Increased phosphate transport of Arabidopsis thaliana Pht1;1 by site-directed mutagenesis of tyrosine 312 may be attributed to the disruption of homomeric interactions.

Members of the Pht1 family of plant phosphate (Pi) transporters play vital roles in Pi acquisition from soil and in planta Pi translocation to maintain optimal growth and development. The study of the specificities and biochemical properties of Pht1 transporters will contribute to improving the current understanding of plant phosphorus homeostasis and use-efficiency. In this study, we show through split in vivo interaction methods and in vitro analysis of microsomal root tissues that Arabidopsis thaliana Pht1;1 and Pht1;4 form homomeric and heteromeric complexes.

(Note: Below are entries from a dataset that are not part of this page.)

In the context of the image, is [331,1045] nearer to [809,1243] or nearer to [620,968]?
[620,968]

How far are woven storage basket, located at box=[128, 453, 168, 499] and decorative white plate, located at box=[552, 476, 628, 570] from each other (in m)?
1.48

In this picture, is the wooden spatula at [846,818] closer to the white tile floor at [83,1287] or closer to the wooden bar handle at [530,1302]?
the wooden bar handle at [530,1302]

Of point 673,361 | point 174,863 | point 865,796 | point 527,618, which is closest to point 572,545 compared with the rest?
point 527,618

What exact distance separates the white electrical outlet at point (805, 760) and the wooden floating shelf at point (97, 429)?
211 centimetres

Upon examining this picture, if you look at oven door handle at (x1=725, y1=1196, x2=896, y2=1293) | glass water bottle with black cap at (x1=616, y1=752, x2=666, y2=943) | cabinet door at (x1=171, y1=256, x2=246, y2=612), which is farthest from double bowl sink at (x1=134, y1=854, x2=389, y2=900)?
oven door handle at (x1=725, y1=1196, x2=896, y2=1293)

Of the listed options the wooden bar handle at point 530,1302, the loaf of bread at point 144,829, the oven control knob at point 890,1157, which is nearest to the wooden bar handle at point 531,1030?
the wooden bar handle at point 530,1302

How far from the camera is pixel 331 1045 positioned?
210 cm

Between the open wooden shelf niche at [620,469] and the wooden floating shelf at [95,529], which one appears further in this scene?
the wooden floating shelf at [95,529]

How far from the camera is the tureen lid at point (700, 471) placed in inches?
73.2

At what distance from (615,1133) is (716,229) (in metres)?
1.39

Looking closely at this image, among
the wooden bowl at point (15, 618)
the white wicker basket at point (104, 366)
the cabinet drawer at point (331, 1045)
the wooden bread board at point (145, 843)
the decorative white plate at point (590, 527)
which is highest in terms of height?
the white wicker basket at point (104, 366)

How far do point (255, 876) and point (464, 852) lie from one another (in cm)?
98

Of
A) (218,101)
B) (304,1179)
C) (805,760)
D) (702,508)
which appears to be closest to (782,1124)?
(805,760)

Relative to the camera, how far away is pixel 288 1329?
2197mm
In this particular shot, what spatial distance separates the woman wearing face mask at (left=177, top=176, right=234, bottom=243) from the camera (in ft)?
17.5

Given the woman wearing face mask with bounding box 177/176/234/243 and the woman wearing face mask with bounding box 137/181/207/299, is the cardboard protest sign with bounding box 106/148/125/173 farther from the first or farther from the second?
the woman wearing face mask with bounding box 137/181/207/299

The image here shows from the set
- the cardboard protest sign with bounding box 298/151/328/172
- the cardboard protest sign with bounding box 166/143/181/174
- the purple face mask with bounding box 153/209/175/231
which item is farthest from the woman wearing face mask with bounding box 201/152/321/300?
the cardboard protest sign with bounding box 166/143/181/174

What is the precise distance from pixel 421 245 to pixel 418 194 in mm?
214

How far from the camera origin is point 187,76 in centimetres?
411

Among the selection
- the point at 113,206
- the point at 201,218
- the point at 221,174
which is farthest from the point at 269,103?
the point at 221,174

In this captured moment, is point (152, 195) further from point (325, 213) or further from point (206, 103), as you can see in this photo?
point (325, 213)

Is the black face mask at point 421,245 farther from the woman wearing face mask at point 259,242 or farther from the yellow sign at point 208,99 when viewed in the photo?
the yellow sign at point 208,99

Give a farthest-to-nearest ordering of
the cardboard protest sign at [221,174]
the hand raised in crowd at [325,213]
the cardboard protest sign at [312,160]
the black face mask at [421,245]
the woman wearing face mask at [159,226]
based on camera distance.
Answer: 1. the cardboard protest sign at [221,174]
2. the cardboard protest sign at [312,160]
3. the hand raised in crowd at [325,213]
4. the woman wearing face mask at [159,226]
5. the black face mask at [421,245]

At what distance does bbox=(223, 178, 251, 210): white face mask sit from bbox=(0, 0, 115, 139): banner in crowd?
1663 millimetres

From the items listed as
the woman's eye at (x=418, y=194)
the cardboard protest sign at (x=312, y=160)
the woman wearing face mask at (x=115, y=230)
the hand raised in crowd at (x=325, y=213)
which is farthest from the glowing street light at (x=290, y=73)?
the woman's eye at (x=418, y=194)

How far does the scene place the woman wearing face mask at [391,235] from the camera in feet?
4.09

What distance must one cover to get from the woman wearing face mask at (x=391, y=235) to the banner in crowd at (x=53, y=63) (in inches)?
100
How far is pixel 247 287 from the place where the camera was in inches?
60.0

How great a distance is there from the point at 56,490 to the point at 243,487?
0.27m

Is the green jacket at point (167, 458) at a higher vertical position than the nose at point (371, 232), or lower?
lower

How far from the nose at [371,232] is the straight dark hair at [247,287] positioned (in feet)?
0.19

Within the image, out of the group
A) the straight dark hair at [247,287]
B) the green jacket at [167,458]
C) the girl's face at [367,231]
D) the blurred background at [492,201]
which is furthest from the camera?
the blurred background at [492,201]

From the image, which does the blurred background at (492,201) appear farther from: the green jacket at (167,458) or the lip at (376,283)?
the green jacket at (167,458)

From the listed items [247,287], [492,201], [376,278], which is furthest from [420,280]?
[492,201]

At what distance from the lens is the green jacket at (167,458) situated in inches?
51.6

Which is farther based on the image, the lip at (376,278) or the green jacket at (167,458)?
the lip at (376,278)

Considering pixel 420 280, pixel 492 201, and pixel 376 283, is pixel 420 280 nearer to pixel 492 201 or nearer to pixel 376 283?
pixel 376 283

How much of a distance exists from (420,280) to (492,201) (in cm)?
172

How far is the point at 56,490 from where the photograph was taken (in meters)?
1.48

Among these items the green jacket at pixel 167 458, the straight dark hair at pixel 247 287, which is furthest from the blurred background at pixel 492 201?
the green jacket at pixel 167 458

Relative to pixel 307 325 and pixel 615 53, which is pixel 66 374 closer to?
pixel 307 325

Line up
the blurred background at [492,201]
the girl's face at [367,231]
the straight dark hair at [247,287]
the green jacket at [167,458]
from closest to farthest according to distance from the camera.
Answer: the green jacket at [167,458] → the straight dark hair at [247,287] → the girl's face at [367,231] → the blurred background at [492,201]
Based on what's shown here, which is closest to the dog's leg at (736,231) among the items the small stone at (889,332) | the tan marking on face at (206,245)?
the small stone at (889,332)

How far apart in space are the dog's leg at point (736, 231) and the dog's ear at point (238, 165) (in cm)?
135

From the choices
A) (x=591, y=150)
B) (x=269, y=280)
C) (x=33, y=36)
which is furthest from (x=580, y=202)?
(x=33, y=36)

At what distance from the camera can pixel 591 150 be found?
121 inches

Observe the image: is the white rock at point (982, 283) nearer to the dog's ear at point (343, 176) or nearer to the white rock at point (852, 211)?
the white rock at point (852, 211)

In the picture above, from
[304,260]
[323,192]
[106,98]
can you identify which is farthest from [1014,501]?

Transient and heterologous expression of the Pht1;1 variants, Pht1;1(Y312D), Pht1;1(Y312A) and Pht1;1(Y312F), was used to analyse the role of a putative Pi binding residue (Tyr 312) in Pht1;1 transporter oligomerization and function. The homomeric interaction among Pht1;1 proteins was disrupted by mutation of Tyr 312 to Asp, but not to Ala or Phe. In addition, the Pht1;1(Y312D) variant conferred enhanced Pi transport when expressed in yeast cells. In contrast, mutation of Tyr 312 to Ala or Phe did not affect Pht1;1 transport kinetics. Our study demonstrates that modifications to the Pht1;1 higher-order structure affects Pi transport, suggesting that oligomerization may serve as a regulatory mechanism for modulating Pi uptake.